From the 12th century onward, the leading conception of divinity, derived from the Pseudo-Denis, maintains that God is Light and that His creations receive and transmit some part of this Light. "This concept holds the key to the new art - an art of light, clarity, and dazzling radiance." (G. Duby, The Age of Cathedrals).
Now, at the same time, master builders discovered a new architectural technique which enabled them to open up the walls and make room for huge windows.Stained glass served three purposes:
- it served as a textbook for illiterate congregations;
- it contributed to the beauty of the place that was no longer a mere building made of stone but the earthly equivalent of The City of God as Apostle John describes it :" "The wall is built of jasper, while the city is pure gold, clear as glass. The wall is adorned with every jewel." (Apocalypse). The huge windows looked exactly like jewels, all the more as window panes were a luxury in the Middle Ages (only the greatest lords could have window panes - not to mention stained glass !-, the others had to be satisfied with oiled paper to close their windows.)
- it made the stone construction the sacred dwelling place of an all powerful God.
Listen to what 13th century bishops say:
" The windows through which the light of the sun is transmitted mean the Holy Scriptures that repel the name of the Evil while illuminating us." (Pierre de Roissy - Chartres)
" The windows are the Holy Scriptures that shed the light of the sun, i.e. of God into the church, i.e. into the heart of the faithful while illuminating them." (Durand, Bishop of Mende)
Being extremely brittle, these large glass areas were the first to suffer from damage wrought by time and by men, and both the late 18th century Revolution and World War II were terrible for the the church glass windows.
During the 19th century, new windows were designed to replace those broken during the Revolution, but unfortunately the 1940 and 1944 air raids smashed them too, except one window that had just been taken down for repair work in 1939 (so that it spent the war period in a wooden case, which saved it!) and some minor pieces that that have been refitted since.
Four-lancet window from the end of the 15th century showing various scenes from the Passion of Christ and of the life of John the Baptist. For instance, a Pieta in the left lancet, Baptism of Christ and Beheading of St John at the bottom, in the centre. The upper part of the window shows various scenes from the Passion, Christ before Pilate, Flagellation, Bearing of the Cross, etc...

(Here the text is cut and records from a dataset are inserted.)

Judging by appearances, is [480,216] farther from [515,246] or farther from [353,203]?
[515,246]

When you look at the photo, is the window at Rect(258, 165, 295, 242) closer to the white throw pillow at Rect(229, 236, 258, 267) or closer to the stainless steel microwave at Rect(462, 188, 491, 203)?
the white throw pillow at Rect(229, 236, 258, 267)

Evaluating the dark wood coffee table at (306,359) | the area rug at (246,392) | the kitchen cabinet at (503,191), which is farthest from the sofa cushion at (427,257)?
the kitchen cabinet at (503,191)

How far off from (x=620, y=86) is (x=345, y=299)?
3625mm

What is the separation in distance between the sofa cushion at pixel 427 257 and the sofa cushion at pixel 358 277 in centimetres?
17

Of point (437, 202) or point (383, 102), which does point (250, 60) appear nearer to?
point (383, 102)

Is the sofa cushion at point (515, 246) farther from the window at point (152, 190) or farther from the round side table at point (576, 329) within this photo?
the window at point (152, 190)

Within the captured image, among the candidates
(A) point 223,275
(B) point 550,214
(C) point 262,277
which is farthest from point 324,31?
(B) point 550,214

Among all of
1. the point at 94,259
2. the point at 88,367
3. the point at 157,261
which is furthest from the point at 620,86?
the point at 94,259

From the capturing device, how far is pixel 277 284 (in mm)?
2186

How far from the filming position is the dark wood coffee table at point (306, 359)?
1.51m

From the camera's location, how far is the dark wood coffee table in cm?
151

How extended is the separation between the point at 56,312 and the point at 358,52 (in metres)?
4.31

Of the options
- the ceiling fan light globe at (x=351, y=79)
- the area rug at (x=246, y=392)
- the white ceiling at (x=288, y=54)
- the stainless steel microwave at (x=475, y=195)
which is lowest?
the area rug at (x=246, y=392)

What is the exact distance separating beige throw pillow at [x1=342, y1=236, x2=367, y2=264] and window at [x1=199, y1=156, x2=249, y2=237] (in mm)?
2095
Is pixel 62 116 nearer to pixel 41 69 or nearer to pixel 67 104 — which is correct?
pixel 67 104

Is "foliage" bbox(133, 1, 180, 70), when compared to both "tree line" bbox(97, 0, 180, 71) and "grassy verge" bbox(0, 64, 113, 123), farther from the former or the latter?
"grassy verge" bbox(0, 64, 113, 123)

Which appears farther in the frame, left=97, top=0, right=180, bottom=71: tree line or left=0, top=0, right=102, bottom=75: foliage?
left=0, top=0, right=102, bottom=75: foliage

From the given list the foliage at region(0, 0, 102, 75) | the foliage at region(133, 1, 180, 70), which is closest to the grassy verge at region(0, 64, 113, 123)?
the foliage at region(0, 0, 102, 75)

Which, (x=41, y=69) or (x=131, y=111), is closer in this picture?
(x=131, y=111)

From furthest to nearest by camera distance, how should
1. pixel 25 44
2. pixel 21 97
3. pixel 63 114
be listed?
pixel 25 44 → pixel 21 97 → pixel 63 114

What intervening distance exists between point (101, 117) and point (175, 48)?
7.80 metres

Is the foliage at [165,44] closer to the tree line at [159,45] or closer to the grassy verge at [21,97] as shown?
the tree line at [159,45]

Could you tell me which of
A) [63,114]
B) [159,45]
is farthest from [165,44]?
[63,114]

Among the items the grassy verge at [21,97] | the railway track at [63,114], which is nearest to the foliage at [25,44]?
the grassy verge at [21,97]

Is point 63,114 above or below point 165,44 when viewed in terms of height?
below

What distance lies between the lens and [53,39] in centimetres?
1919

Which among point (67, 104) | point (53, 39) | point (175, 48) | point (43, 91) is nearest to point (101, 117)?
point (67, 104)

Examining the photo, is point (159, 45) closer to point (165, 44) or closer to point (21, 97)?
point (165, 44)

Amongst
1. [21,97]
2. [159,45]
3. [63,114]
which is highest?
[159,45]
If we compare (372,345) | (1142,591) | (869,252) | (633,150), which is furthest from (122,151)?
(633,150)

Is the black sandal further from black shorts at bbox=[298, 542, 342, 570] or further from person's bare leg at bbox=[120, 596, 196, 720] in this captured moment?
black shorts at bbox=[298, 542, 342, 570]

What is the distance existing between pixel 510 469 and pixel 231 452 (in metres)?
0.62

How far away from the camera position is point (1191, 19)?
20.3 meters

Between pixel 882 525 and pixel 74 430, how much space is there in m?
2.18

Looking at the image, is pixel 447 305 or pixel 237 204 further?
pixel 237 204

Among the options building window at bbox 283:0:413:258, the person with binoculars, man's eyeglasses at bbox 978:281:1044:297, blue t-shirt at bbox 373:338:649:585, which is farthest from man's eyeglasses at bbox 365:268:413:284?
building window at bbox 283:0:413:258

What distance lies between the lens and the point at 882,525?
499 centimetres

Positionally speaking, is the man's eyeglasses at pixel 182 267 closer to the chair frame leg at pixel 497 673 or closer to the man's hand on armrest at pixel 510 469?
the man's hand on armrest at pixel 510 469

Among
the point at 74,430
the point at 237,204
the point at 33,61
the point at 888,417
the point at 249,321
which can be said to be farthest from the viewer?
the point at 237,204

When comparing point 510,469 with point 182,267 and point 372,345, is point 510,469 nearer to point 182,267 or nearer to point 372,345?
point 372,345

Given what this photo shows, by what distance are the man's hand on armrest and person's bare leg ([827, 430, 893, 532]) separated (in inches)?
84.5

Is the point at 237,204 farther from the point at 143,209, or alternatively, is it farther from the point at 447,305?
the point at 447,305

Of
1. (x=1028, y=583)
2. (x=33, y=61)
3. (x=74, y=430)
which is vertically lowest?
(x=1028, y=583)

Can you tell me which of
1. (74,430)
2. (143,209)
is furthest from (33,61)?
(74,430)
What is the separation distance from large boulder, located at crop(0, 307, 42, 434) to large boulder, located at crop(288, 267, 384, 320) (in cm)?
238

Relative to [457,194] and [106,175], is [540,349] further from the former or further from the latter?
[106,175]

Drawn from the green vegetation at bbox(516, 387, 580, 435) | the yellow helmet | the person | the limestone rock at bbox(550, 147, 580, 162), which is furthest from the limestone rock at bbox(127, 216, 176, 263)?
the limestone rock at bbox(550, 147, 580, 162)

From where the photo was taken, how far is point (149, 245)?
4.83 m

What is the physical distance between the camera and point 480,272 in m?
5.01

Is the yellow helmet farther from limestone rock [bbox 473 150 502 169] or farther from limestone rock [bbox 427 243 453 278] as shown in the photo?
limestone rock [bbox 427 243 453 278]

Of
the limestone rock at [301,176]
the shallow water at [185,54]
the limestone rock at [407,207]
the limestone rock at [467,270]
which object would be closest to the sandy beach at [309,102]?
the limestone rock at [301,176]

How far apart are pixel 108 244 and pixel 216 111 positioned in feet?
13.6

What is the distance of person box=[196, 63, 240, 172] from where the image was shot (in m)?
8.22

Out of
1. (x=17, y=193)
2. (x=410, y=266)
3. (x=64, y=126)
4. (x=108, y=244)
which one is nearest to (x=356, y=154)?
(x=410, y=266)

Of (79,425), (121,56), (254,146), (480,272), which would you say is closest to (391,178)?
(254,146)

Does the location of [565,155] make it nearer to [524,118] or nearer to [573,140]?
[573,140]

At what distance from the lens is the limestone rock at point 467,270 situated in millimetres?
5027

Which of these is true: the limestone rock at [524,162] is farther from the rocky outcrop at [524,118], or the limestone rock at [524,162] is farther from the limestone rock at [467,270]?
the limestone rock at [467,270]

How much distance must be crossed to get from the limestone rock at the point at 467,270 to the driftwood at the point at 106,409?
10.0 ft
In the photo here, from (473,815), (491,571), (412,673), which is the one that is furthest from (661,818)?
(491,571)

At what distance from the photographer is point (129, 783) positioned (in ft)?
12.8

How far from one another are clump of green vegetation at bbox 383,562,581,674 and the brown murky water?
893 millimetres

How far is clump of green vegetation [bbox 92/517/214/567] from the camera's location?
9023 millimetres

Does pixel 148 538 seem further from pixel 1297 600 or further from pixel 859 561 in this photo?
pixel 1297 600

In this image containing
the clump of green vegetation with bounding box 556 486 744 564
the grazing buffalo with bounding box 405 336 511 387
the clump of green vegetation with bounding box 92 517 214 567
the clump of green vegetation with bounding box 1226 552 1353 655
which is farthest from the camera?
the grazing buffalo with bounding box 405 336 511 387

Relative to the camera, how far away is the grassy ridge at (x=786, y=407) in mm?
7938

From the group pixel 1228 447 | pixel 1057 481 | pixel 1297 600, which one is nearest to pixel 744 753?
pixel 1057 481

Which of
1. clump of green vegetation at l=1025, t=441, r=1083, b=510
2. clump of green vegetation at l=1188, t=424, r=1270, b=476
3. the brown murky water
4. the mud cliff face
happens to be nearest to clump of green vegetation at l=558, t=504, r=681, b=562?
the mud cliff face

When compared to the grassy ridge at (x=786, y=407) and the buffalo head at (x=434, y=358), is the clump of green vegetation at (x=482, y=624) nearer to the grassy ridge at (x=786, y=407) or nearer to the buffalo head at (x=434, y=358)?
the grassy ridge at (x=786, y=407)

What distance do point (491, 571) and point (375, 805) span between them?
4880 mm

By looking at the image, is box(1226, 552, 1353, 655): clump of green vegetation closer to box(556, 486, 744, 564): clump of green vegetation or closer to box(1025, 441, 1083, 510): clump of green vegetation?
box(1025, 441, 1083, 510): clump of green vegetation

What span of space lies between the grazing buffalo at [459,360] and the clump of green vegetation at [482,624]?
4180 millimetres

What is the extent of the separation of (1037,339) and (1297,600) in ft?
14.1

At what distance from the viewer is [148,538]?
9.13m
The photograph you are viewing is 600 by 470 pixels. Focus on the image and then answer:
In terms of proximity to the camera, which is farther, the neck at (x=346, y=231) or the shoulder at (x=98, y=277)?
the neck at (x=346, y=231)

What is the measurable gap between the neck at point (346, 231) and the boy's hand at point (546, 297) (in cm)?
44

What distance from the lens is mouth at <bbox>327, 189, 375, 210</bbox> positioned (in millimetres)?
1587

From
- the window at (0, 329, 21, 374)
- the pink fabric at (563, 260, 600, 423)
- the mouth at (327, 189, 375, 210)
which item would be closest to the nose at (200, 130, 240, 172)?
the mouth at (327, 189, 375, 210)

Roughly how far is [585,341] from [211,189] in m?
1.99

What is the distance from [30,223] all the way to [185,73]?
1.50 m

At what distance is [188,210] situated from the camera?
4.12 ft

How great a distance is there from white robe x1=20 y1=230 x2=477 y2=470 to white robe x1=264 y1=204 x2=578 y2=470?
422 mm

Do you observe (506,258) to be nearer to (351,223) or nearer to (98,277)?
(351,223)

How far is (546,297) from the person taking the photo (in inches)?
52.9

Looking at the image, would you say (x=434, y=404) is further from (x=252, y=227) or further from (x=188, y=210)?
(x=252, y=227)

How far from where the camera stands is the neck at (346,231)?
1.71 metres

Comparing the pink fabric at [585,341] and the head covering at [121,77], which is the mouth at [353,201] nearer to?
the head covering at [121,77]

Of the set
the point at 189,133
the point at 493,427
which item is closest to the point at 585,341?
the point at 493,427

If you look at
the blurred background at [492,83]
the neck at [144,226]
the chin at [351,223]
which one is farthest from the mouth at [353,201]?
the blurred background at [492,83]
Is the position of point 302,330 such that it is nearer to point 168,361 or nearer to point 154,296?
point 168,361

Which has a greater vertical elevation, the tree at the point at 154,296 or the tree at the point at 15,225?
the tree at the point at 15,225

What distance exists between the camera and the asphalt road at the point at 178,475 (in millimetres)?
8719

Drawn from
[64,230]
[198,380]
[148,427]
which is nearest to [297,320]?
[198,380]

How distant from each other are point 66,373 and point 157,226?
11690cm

Upper part of a 15th c. window showing the signs of the zodiac. For medieval man, this has nothing to do with the horoscope some people listen to when turning their radio on in the morning. The zodiac was always linked up with the months, themselves related with agricultural activities. It was used as a symbol of change and passage of time, as opposed to God's permanence and eternity.
In the left centre of the window, almost at the top, you can easily recognize Libra and Scorpio ( on its left). Under Libra, see Aries.
During the 19th century, new windows were put up to take the place of those that passing time and the Revolution had destroyed. Unfortunately the 1940-44 air raids smashed them all except a few fragments that could be brought together to reconstruct two windows, such as this one evoking the life of the Virgin.